_SUPPLIED INFORMATION_
====
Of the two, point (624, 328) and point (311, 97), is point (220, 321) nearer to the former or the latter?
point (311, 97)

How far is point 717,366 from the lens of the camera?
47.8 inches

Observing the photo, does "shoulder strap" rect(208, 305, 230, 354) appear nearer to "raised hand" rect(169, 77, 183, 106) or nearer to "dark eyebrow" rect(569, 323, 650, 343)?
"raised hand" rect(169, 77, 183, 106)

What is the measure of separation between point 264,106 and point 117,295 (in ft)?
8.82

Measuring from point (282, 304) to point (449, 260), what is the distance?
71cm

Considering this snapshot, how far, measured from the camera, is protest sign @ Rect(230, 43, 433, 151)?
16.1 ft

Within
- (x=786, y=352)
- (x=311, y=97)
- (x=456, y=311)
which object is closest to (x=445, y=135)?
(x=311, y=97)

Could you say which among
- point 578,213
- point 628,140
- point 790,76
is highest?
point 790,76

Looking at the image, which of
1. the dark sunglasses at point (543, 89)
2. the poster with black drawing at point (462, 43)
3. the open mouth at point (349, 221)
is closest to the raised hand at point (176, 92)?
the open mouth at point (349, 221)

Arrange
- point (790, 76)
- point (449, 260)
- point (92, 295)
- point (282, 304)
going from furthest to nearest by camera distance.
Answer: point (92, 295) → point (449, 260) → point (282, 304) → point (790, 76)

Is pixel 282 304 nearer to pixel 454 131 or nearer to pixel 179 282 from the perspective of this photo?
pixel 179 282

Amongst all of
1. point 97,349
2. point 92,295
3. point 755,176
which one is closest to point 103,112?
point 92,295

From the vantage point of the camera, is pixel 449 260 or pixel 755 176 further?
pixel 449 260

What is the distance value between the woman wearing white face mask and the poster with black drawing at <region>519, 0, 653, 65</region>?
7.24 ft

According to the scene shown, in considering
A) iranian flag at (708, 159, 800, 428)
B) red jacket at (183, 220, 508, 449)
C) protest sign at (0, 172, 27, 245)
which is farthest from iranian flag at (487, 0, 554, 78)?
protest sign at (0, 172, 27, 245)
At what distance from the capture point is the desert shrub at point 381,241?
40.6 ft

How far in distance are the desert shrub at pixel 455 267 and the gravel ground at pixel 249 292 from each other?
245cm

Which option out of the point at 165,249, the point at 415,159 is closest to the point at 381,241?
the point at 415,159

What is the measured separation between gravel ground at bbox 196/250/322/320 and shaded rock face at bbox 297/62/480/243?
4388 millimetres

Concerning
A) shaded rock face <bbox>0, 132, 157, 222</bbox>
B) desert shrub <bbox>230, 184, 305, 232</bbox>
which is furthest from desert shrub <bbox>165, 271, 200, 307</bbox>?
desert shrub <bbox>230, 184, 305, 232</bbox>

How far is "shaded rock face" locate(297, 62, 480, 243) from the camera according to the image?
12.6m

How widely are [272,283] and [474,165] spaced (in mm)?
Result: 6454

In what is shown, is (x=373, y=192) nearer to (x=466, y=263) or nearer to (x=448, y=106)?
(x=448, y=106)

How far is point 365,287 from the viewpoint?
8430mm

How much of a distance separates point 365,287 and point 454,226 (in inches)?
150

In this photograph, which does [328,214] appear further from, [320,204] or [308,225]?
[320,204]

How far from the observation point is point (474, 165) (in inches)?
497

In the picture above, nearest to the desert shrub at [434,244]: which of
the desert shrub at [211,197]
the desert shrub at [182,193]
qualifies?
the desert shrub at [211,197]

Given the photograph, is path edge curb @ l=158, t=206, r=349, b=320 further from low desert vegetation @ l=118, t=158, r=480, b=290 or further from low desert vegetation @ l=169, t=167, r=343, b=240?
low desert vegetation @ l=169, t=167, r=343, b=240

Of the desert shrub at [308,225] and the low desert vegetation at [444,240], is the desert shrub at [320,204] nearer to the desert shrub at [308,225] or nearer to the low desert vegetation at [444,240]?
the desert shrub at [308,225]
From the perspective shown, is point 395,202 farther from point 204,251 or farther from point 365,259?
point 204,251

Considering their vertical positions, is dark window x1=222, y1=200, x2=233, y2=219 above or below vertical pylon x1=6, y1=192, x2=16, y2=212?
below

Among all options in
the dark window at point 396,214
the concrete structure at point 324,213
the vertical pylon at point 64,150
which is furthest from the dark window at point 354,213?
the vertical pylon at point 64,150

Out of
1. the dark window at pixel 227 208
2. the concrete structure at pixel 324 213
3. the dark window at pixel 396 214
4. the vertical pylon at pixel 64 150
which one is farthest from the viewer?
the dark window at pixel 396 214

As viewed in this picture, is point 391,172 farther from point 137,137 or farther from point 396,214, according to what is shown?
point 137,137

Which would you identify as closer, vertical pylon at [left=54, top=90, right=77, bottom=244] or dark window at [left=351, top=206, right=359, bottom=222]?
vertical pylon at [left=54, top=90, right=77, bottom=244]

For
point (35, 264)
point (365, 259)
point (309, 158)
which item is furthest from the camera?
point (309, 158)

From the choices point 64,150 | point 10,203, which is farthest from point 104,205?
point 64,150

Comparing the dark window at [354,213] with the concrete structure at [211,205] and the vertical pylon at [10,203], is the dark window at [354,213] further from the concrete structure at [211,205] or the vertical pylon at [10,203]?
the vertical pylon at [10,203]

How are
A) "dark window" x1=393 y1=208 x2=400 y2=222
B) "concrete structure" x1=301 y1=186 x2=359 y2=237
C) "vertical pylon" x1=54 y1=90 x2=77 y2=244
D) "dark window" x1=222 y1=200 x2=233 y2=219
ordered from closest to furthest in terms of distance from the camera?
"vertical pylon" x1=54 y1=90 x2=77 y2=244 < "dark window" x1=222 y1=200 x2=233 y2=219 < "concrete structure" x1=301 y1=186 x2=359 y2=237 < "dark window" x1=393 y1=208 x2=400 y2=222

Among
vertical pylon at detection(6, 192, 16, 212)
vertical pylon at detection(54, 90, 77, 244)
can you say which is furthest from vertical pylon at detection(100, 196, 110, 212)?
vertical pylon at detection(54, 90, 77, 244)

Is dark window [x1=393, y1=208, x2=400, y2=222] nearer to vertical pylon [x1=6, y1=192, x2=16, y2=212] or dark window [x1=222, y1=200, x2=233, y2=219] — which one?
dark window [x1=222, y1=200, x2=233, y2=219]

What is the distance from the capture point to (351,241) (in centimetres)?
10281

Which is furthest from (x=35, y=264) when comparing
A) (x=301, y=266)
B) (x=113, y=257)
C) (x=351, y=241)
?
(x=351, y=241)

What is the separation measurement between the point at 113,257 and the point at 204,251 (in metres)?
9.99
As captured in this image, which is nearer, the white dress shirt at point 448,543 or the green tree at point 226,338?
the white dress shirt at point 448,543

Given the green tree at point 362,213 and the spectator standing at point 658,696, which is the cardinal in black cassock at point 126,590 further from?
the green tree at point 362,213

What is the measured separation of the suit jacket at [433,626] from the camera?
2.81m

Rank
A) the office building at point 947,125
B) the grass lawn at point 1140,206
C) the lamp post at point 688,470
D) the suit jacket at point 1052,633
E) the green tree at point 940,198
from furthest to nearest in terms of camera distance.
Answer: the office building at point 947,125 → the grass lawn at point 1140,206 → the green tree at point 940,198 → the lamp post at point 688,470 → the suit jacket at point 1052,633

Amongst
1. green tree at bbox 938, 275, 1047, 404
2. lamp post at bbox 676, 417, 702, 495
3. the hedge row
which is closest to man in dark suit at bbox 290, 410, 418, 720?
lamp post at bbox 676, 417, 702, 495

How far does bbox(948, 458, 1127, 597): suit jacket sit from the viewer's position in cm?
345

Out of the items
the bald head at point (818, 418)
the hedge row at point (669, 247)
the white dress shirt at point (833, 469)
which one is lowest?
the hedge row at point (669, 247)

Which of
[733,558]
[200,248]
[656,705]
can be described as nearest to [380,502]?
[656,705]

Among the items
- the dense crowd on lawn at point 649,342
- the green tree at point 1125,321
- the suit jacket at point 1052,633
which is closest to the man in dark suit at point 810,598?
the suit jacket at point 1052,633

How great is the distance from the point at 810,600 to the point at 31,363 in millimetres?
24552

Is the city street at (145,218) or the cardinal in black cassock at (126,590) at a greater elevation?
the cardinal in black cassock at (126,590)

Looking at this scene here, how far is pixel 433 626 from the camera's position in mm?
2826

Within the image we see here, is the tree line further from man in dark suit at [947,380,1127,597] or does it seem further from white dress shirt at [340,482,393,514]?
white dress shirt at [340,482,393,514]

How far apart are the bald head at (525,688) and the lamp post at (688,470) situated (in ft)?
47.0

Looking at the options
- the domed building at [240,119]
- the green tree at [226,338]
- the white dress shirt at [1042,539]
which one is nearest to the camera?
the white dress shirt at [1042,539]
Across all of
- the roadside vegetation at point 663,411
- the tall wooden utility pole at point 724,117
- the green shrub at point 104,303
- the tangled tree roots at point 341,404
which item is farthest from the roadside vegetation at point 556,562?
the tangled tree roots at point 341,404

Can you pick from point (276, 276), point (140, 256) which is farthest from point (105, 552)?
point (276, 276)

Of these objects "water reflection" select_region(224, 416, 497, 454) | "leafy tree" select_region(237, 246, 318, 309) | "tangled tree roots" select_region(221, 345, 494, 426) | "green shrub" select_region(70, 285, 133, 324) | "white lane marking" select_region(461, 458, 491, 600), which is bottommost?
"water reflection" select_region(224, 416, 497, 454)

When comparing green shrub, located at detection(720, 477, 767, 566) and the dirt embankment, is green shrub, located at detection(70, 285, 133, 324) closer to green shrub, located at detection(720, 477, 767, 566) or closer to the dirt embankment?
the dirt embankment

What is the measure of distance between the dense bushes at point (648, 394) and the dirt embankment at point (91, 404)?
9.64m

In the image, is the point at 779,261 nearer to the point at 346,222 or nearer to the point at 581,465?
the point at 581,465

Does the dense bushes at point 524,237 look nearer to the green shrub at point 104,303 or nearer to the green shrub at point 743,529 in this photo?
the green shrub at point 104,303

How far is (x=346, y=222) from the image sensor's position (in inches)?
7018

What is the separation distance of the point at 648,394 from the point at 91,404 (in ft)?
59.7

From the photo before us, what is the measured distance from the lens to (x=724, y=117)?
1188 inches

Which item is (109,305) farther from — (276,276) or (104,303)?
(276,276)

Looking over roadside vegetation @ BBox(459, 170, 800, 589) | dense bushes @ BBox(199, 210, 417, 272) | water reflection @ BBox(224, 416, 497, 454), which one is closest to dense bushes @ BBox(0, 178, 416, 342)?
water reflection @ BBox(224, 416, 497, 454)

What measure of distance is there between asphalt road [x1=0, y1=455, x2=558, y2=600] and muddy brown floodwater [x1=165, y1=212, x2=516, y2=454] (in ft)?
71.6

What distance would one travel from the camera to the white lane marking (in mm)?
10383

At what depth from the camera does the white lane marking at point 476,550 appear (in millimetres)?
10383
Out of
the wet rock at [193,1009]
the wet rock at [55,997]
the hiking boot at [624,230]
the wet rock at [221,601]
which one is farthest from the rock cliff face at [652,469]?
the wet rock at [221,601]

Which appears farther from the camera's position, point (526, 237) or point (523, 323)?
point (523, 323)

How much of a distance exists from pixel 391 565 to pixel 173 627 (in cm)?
====
_PROBLEM TO SOLVE_
Your task is to transcribe the line containing "What distance would" and every line after it, through the last line of the data, exactly as written and with nothing more.

_RESPONSE FOR THIS EXERCISE_
What distance would one travel from the camera to the white lane marking (in mm)?
10383

At what depth from the camera does the white lane marking at point 476,550 appear (in millimetres)?
10383
Out of
the wet rock at [193,1009]
the wet rock at [55,997]
the hiking boot at [624,230]
the wet rock at [221,601]
which one is farthest from the rock cliff face at [652,469]?
the wet rock at [221,601]

Which appears farther from the camera's position, point (526, 237) or point (523, 323)?
point (523, 323)

How much of a distance exists from pixel 391 565 to pixel 173 627 (in cm)?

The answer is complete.